When we were investigating the effect of smiley face on Tip
we had the advantage of random assignment: each table at the restaurant was randomly assigned to Condition
, to either get a smiley face or not. Because of random assignment, any variation in tips across conditions could be assumed to be either the result of smiley face (the one thing the researchers varied across conditions) or the result of pure randomness. A low p-value in this case would have supported the inference that smiley face caused higher tips because it gave us a basis for ruling out pure randomness as an explanation.

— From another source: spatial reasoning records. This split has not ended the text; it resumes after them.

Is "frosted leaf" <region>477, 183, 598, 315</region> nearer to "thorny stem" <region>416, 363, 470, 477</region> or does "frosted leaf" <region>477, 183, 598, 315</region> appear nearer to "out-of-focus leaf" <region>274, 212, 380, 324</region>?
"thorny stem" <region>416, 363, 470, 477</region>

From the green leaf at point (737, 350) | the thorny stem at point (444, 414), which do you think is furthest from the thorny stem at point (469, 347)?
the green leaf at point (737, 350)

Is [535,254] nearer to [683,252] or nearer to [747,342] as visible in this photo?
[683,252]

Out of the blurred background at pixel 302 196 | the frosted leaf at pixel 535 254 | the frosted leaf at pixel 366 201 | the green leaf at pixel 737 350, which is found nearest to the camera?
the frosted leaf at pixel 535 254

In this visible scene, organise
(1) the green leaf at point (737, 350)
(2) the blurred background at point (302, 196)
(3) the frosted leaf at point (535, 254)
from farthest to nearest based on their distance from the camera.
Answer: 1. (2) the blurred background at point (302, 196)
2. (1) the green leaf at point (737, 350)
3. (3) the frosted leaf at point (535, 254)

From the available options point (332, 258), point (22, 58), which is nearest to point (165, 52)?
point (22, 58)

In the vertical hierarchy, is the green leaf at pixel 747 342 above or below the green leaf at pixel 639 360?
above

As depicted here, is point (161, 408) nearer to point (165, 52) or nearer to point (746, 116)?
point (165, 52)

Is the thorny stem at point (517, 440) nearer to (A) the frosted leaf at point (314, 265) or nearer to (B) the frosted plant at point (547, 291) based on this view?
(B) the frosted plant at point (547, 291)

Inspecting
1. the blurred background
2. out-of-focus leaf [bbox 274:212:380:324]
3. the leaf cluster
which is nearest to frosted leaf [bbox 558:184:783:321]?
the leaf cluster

The analysis of the relationship between Check
and Tip
is a different story, however, because tables were not randomly assigned to check amounts. Because of this correlational design, we must consider the possibility that other factors, not measured by the researchers, might have actually caused the apparent relationship between Check
and Tip
. For example, if the tables with large checks were all celebrating something and those with smaller checks were not, we would have to consider that it might be the celebratory mood of the table, and not the check amount, that was causing the variation in tips.
Even in a correlational design, a low p-value can still help us rule out pure randomness as the only cause of variation in tip. But it cannot tell us that the variable Check
is therefore a cause of variation in Tip
. The variation could be due to check size, but also could be due to other confounding variables that we haven’t measured or even considered. In a correlational research design, p-value does not necessarily indicate a causal relationship.